Quotation by/about or brief story:
- In Nigeria the Lautenschlagers knew a woman named Mama Agnes who was a strong, influential and independent older woman. Mama Agnes had a bicycle that she rode everywhere by herself - not a common undertaking for a woman of her age. One day the man who served as ambulance driver for the medical mission came upon Mama Agnes riding her bicycle along the road, and as the two vehicles passed close by each other her bicycle tipped over and Mama Agnes took a hard fall which injured her. The ambulance driver immediately got out of his truck, picked her up and drove her to the nearest hospital, which was some distance away. After this experience, Mama Agnes put away her jujus and became a Christian. She said, “it wasn’t a juju that picked me up off the road, it was a man.” The care shown to her by a Nigerian Christian man made an incredible impact on Mama Agnes, and after this she devoted her life to the spread of the Gospel. She became instrumental in founding a Christian medical clinic in another village, organizing area women to build and run it. Mama Agnes was also involved in the care of others, in particular a young woman who needed to be flown to a hospital because she was in prolonged labor but was having no success in giving birth. Because Mama Agnes had never flown on a plane before, most people thought she would never be able to handle it - but she readily agreed to go with the young woman, stepped on to the plane, and never looked back! Later when she was asked about the experience, she said, “We just went up, and went along the road up there, and then came down again!” She was a remarkable lady and an incredible force for the spread of the Gospel.

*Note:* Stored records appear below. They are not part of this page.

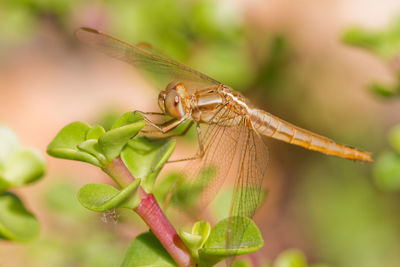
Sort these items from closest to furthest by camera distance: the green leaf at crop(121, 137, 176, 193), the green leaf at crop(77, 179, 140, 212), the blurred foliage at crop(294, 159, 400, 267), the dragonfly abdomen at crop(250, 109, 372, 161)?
the green leaf at crop(77, 179, 140, 212)
the green leaf at crop(121, 137, 176, 193)
the dragonfly abdomen at crop(250, 109, 372, 161)
the blurred foliage at crop(294, 159, 400, 267)

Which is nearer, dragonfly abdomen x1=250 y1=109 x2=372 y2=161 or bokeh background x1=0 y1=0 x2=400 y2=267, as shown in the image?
bokeh background x1=0 y1=0 x2=400 y2=267

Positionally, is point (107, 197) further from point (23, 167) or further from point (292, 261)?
point (292, 261)

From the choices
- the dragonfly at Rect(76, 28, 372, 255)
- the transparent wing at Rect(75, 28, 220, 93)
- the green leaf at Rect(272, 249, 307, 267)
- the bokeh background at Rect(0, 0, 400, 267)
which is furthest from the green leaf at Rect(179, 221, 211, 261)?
the transparent wing at Rect(75, 28, 220, 93)

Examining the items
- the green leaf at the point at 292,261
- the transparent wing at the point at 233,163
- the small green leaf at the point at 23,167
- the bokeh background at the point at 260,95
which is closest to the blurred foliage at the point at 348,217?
the bokeh background at the point at 260,95

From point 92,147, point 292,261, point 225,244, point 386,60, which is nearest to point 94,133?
point 92,147

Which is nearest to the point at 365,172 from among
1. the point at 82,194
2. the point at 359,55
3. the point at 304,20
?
the point at 359,55

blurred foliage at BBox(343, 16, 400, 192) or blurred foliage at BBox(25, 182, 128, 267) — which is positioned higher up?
blurred foliage at BBox(343, 16, 400, 192)

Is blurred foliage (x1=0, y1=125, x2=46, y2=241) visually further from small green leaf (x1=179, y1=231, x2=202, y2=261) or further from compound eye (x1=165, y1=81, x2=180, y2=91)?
compound eye (x1=165, y1=81, x2=180, y2=91)

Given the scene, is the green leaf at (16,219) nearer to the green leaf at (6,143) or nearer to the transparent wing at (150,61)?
the green leaf at (6,143)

- Kumba, a woman in Kayima, Sierra Leone, who cooked for the Lautenschlagers nearly every night while they were working to immunize against measles, was another example of a strong and dedicated woman. She in many ways made Bobbie and John’s work possible for the first few months of their time in Sierra Leone.

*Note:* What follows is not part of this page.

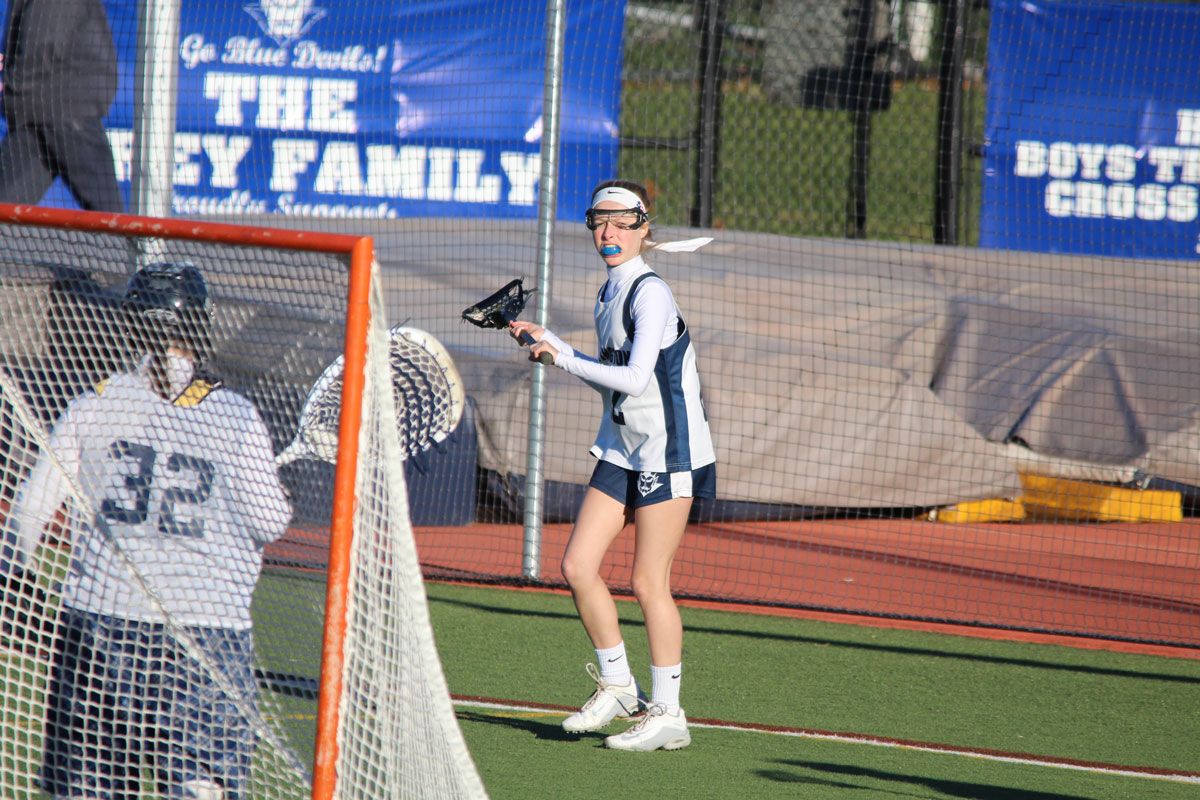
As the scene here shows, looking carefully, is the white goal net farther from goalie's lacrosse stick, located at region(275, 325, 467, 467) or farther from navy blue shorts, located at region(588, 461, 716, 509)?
goalie's lacrosse stick, located at region(275, 325, 467, 467)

- Bobbie tells a story about John’s skill in medicine, when John was able to reattach a man’s fingers that had been almost completely severed by an accident. By the light of a kerosene lantern, he sewed the fingers back together and placed them in a bulky dressing in the anatomical position. With the help of prayer and a few weeks time, the man's hand healed and became usable again. To reattach dangling fingers with the basic supplies available to him was seen as almost a miracle and was a testament to God's healing power as much as John’s ability. A similar experience involved reattaching the severed wrist tendons of a young woman injured in a hunting accident, placing the wrist in a cast, praying, then after a couple months seeing a functioning wrist after removing the cast.

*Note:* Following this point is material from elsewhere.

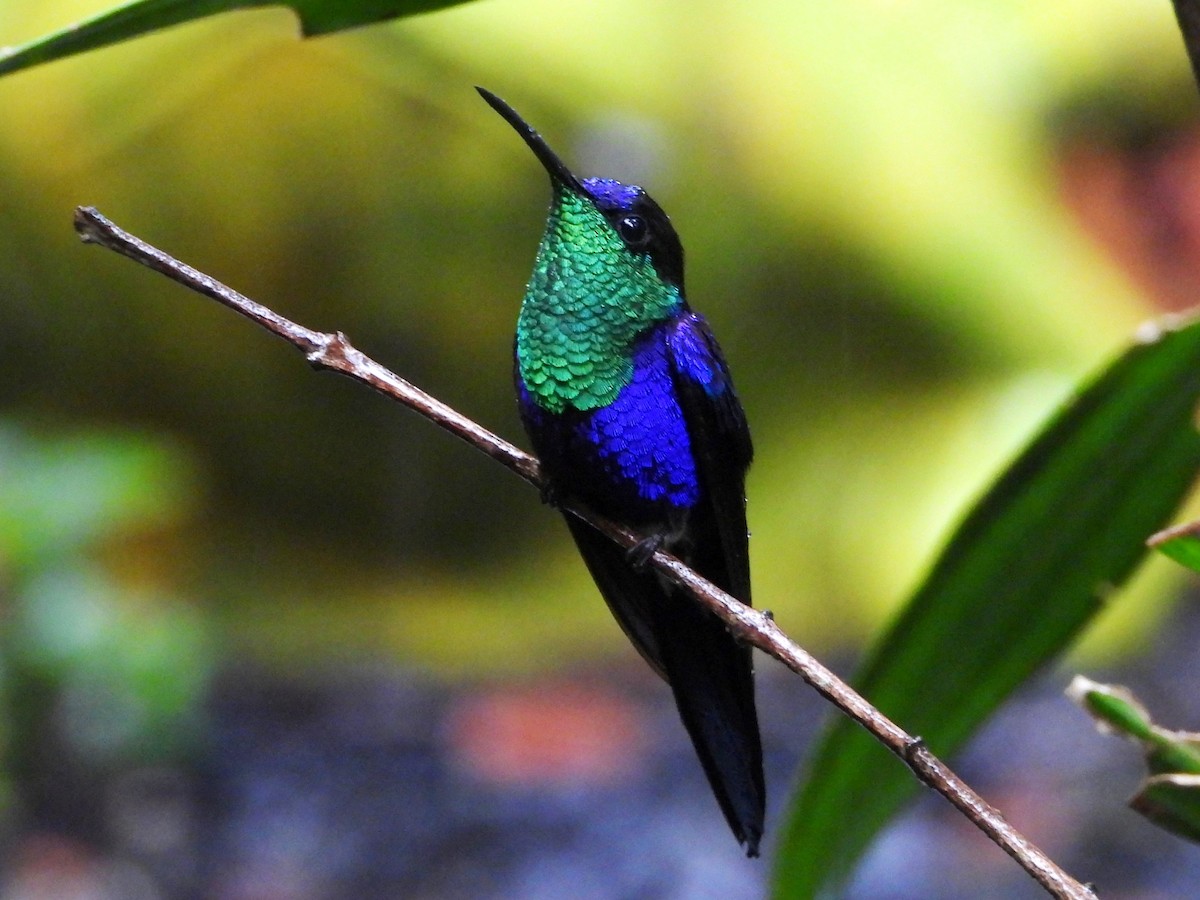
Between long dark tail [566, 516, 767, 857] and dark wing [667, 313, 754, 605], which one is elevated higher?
dark wing [667, 313, 754, 605]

- Bobbie and John often felt that God was watching over them during their time on the mission field. There was a time when they were driving home after getting vaccines in the state capital. It was during the dry season, so the fields were being burned in order to clear them for the next season’s crop. John was at the wheel, and he saw something moving immediately ahead of them and slammed on the brakes. The car stopped just as an enormous tree fell across the road in front of them - so close that the front of the car bumped into the tree as it fell. Bobbie, John and the others who were with them, though shaken, were amazed at God’s providence in allowing John to see the danger and in sparing them from it.